Orlandos Finanzmärchen

Finanzminister Eugen Orlando Teodorovici Foto: gov.ro

Die wichtigste Person, die dieser Tage in Rumäniens Hauptstadt herumgeistert, ist sicher nicht EU-Kommissionspräsident Jean-Claude Juncker oder einer der ihn begleitenden Kommissare der EU, die auf Schnupperbesuch ins per Rotationsprinzip an die EU-Spitze gelangte Rumänien eintrudeln, sondern der graumähnige und spitzbubengesichtige Dandy der Regierung des Landes, Finanzminister Eugen Orlando Teodorovici, bis zur Erlangung seiner Parteiämter vorrangig bekannt als Verunsicherer der Damenwelt der NeoBojaren-Clubs von Bukarest.

Als Finanzminister schockierte er beim Vortasten in Sachen zeitlich beschränkter Arbeitsgenehmigungen fürs Ausland, was im In- und Ausland für Aufregung sorgte (bei den Millionen Auslandsrumänen, ebenso beim aussichtsreichsten Kandidat für die Juncker-Nachfolge, dem Bayern Manfred Weber). Seine flapsige Entschuldigung: ihm wäre „eine unglückliche Formulierung“ entrutscht.

Schlimmer ist, dass sein Finanzressort Rumänien bis zur Stunde ohne Jahreshaushalt dastehen lässt – dasselbe Land, unter dessen Verantwortung der nächste EU-Haushalt bis Ende Juni Gestalt annehmen müsste… Aber E. Orlando Teodorovicis Bemerkung über zeitlich begrenzte EU-Arbeitserlaubnisse liegt erst mal voll im Fahrwasser der steigenden Autoritätstöne, die seitens der Regierungskoalition verlauten. Sie kündigten einschränkende Maßnahmen an, die das drohende Haushaltsdefizit des Jahres 2019 abwenden sollen – die Regierung hat nicht genug Geld, um ihre Versprechungen einzulösen und muss schröpfen, leihen oder die Geldpresse anfahren.

Das Schröpfen hat begonnen, mit der „Gier-Besteuerung“ der Banken, mit dem Zwingen aller Kommunen, deren Gemeinderäte gegen Steuer- und Gebührenerhöhungen für 2019 stimmten, die gesetzlichen Höchststeuern einzuführen, mit der Androhung von Kontrollen in den „diebischen Großfirmen, die das rumänische Volk bestehlen“ (hieraus ist eindeutig sichtbar, wie ein autoritär geschwungener Knüppel auch immer mit Nationalismus und Fremdenhass einhergeht).

Fraglich, eher sogar unwahrscheinlich ist, ob der Dandy mit Discokultur Orlando T. schon mal die geniale Formelabfolge des Grimmschen Märchens „Tischlein deck dich!

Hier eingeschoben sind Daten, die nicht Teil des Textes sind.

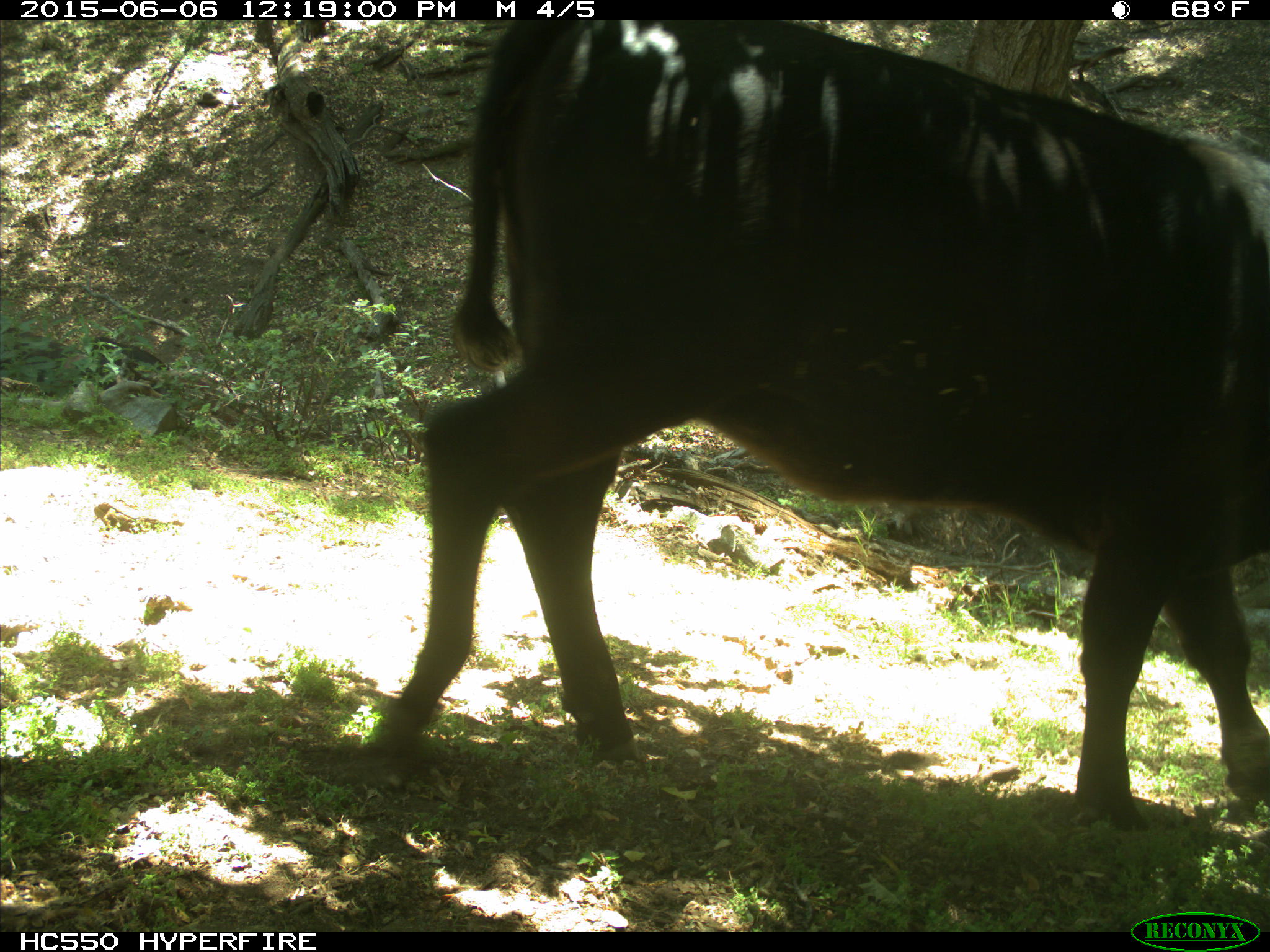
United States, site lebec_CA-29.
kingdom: Animalia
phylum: Chordata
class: Mammalia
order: Artiodactyla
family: Bovidae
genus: Bos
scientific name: Bos taurus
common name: domestic cow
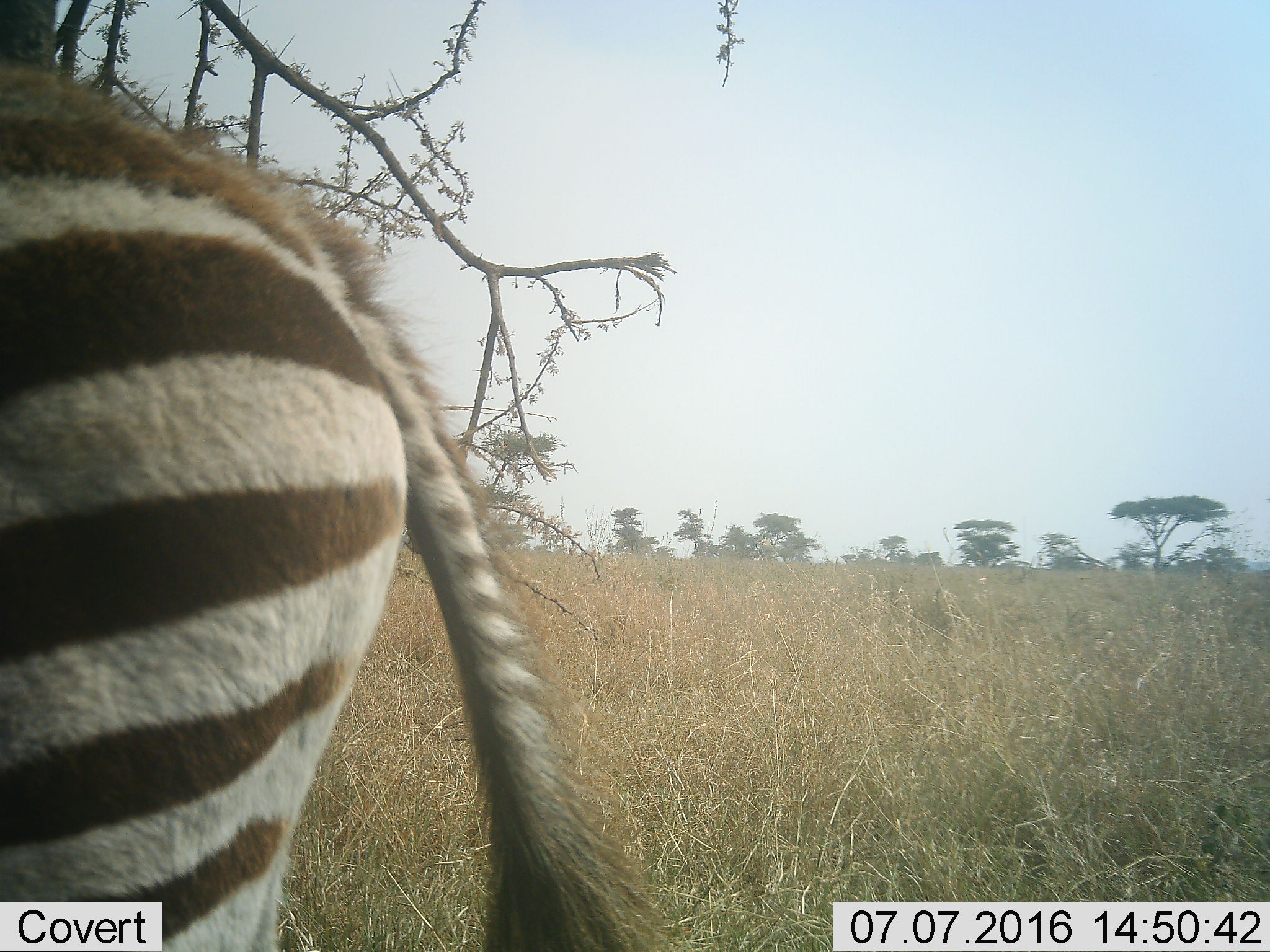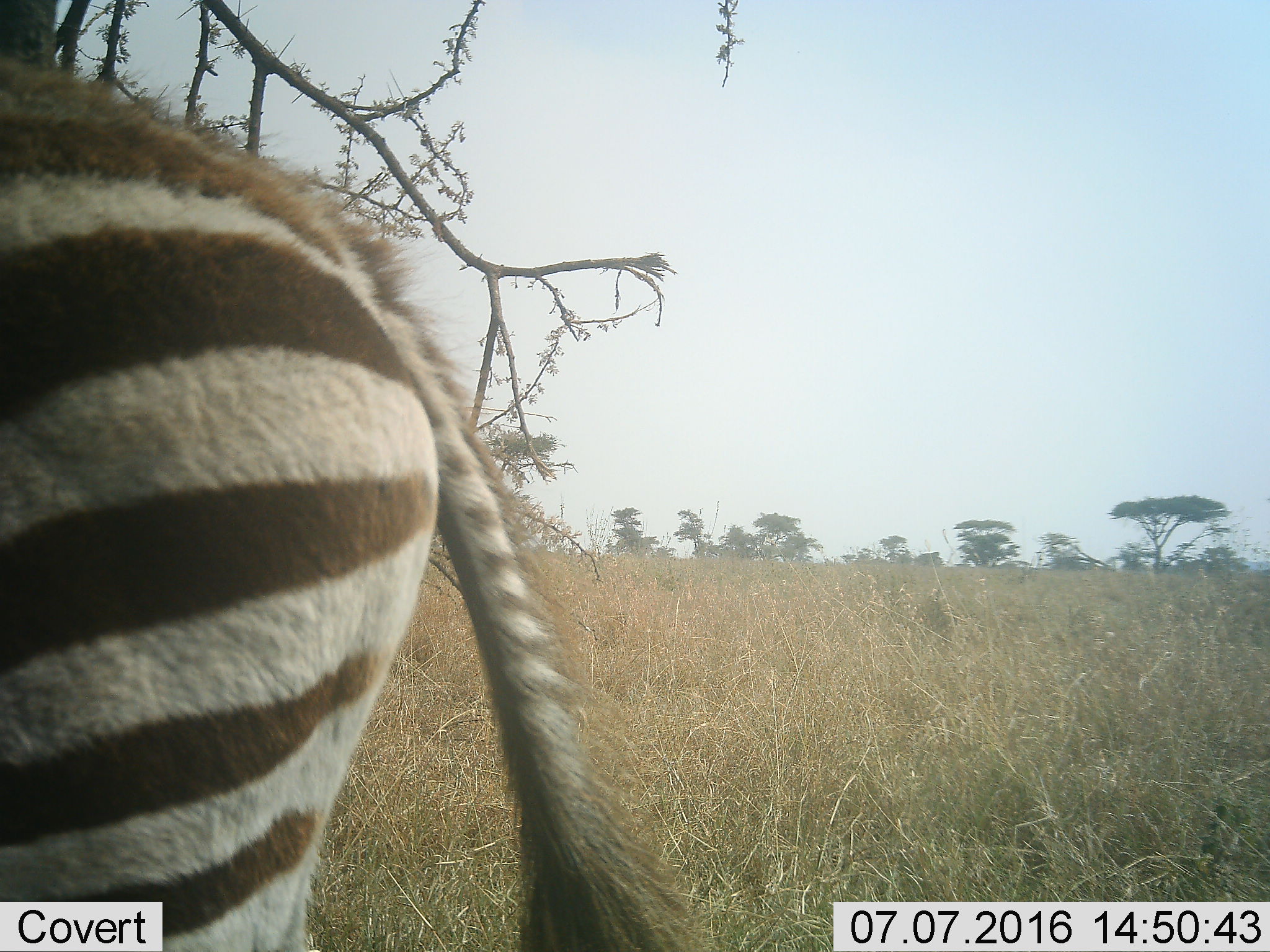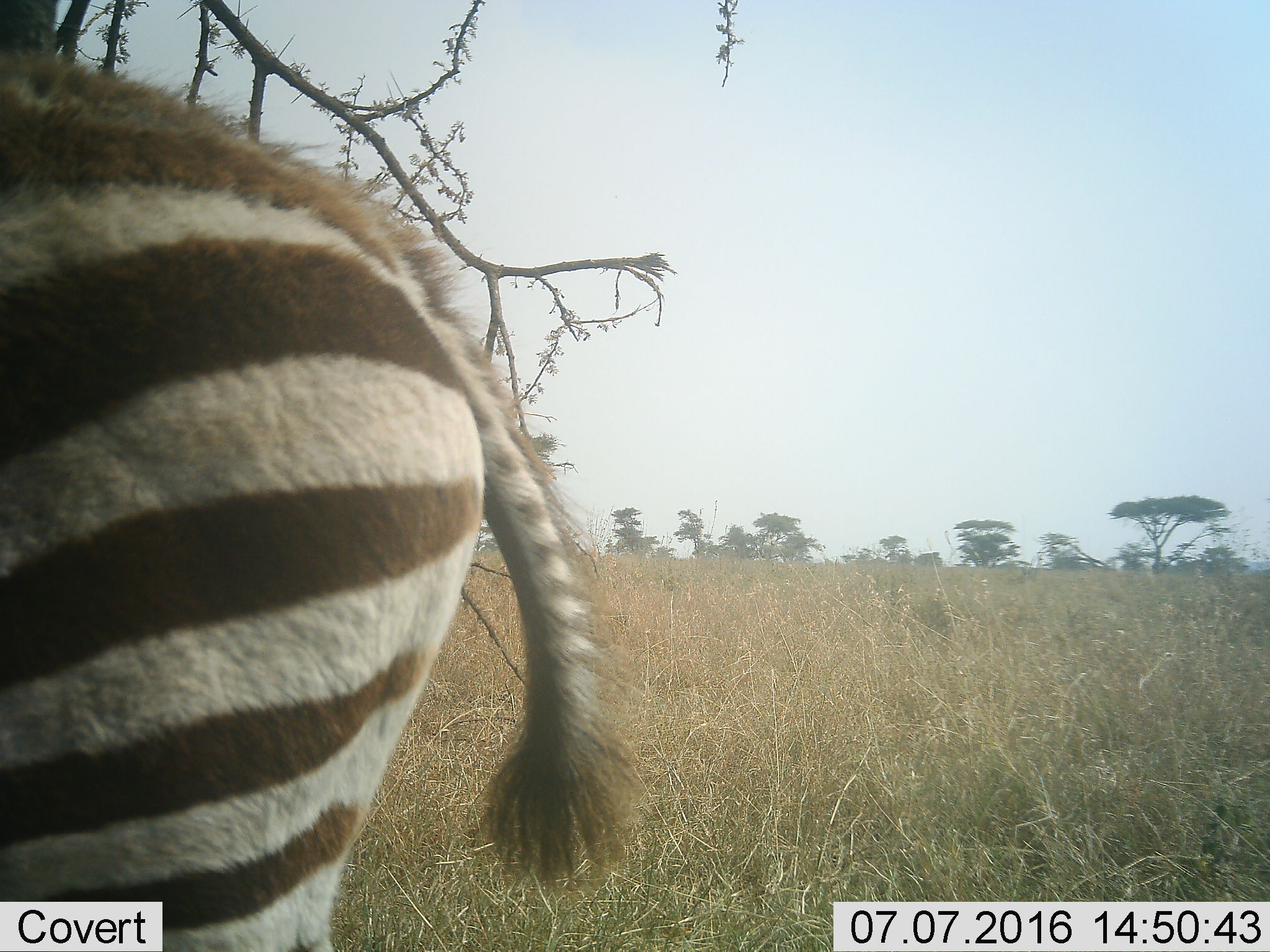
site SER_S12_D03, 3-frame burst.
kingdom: Animalia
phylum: Chordata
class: Mammalia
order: Perissodactyla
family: Equidae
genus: Equus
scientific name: Equus quagga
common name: plains zebra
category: zebraplains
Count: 1.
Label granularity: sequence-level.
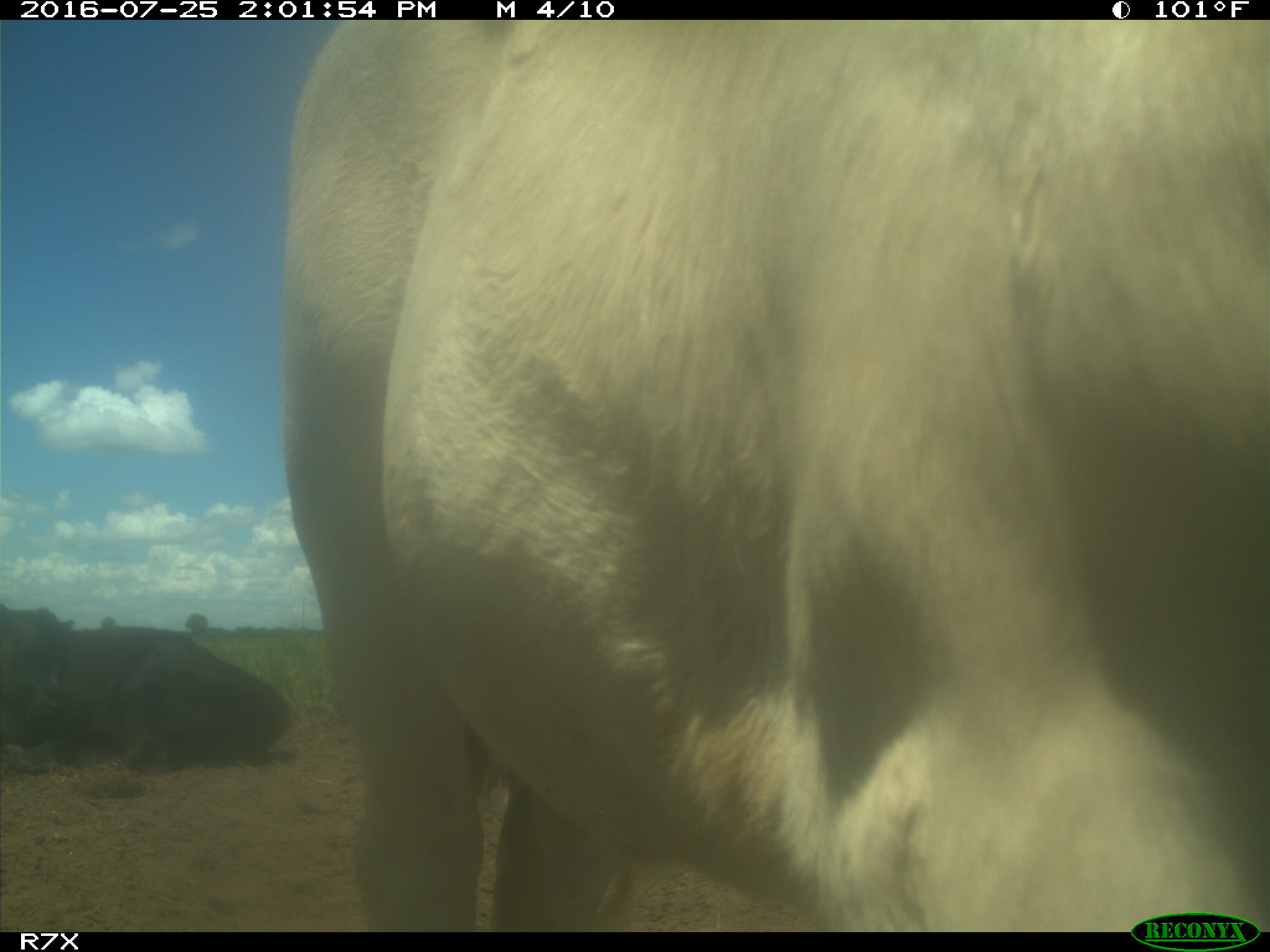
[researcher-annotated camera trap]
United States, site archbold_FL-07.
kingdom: Animalia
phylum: Chordata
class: Mammalia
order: Artiodactyla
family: Bovidae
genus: Bos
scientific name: Bos taurus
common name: domestic cow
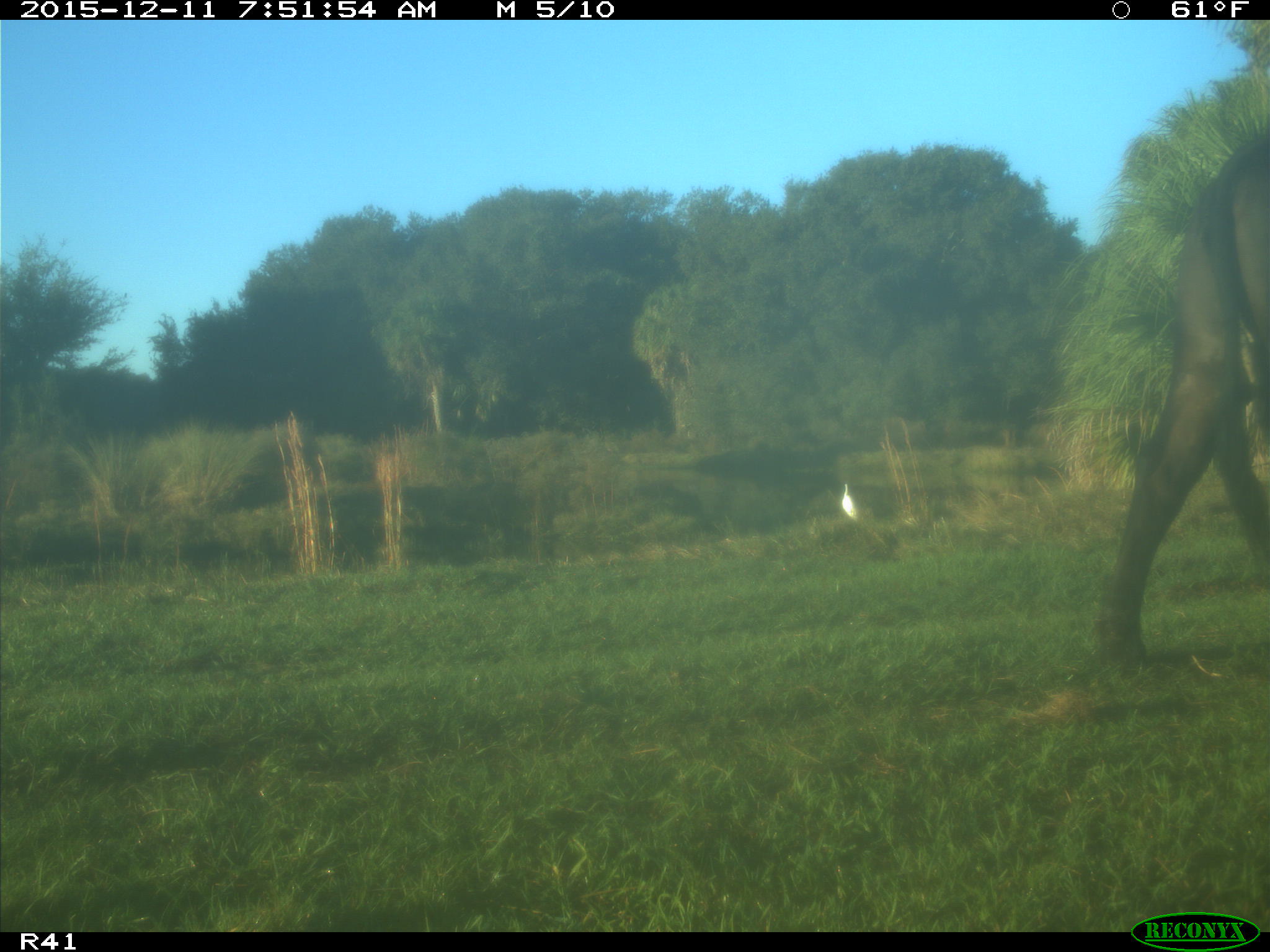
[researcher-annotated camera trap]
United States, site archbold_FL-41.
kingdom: Animalia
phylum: Chordata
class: Mammalia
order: Artiodactyla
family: Bovidae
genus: Bos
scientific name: Bos taurus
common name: domestic cow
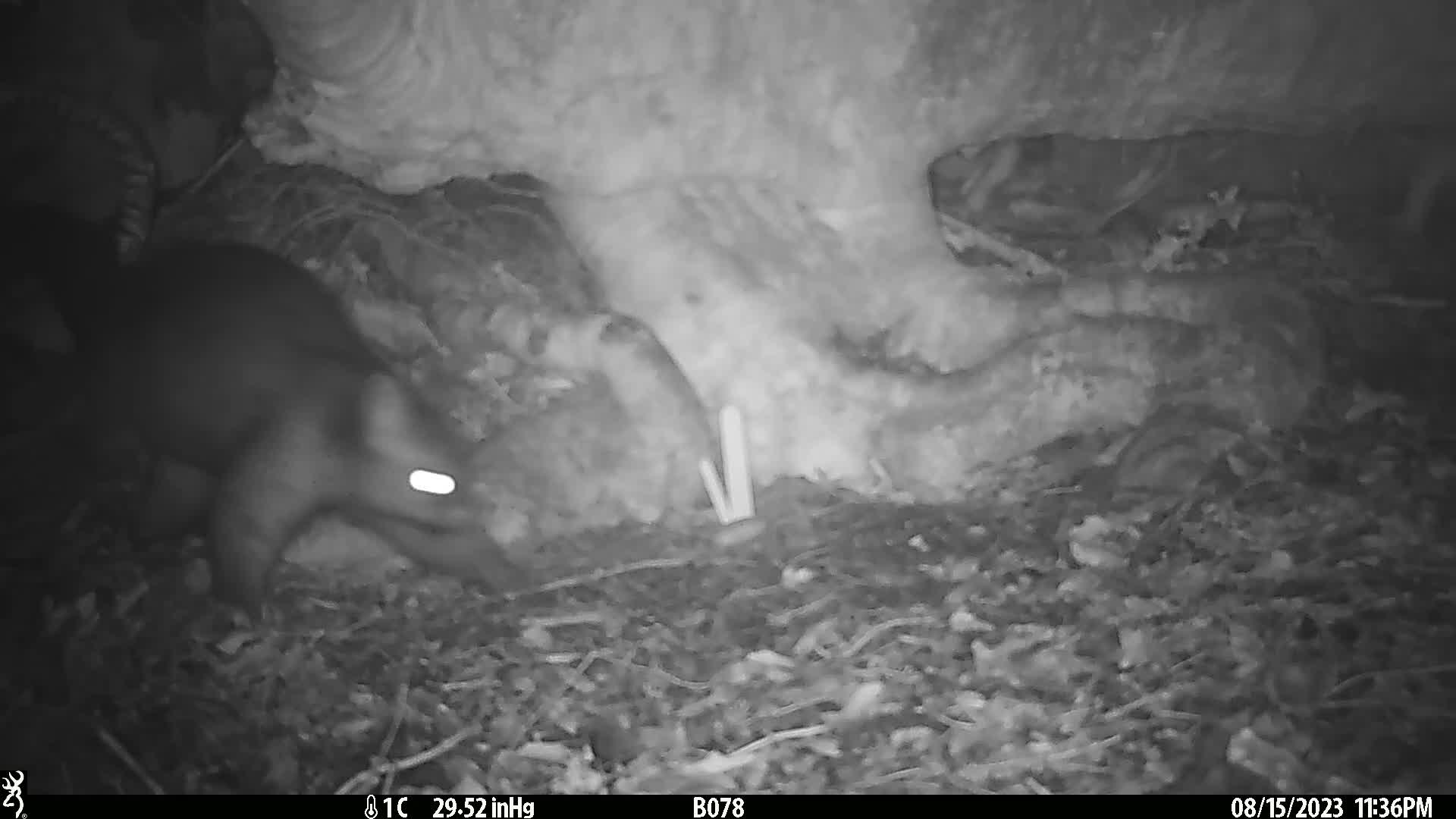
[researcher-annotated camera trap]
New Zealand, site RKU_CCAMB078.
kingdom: Animalia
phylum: Chordata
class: Mammalia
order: Diprotodontia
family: Phalangeridae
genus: Trichosurus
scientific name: Trichosurus vulpecula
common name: common brushtail possum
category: possum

Esel streck dich! Knüppel aus dem Sack!“ gehört hat – umsetzen aber tut er sie. Gegenwärtig fuchtelt er kriegerisch mit dem Knüppel herum, den er aus dem Sack lassen möchte, nachdem er großzügig das populistische „Tischlein deck dich!“ der Regierungskoalition mittels ungedeckter Geldausschüttungen aktiviert hat und nachdem sein Finanzesel, trotz verzweifelten politischen „Streck dich!“-Rufen, nur noch zögerlich Gold kackt.

Zwischendurch konturiert sich das größte Haushaltsdefizit Rumäniens der letzten sieben Jahre (wieder eine magische Zahl, beliebt nicht bloß in Märchen). Ökonomen melden „vermutlich 21 Milliarden Lei“, gut über vier Prozent des Bruttoinlandsprodukts und damit eine flagrante Übertretung der EU-Haushaltsvorschriften. Dies unter Umständen, wo Orlandos Finanzministerium im Auftrag der Regierung zum Löcherstopfen mehr Geld zu höheren Zinsen aufnimmt: man ist bei 66 Millionen Euro monatlich angelangt – anders sind die um 25 Prozent aufgestockten Beamtenlöhne (die umfangreichste Lohnempfängerkategorie Rumäniens) und die um 12 Prozent erhöhten Sozialunterstützungen nicht zu finanzieren.

So lange EU-Gelder unvollständig abgerufen werden, für die Bedienung anderweitig aufgenommener Kredite (Europäische Investmentbank, Europäische Bank für Wiederaufbau und Entwicklung) verwendet werden und so lange man nicht einmal im Traum dran denkt, Investitionen zu tätigen, um gut bezahlte Arbeitsplätze zu schaffen, so lange bleibt Orlando T. nur der Knüppel. Außerdem muss Geld in die offengehaltenen Hände der parteieigenen Bürgermeister geschmiert werden, wofür ein Sonderfonds geschaffen wurde… 2019 ist Wahljahr.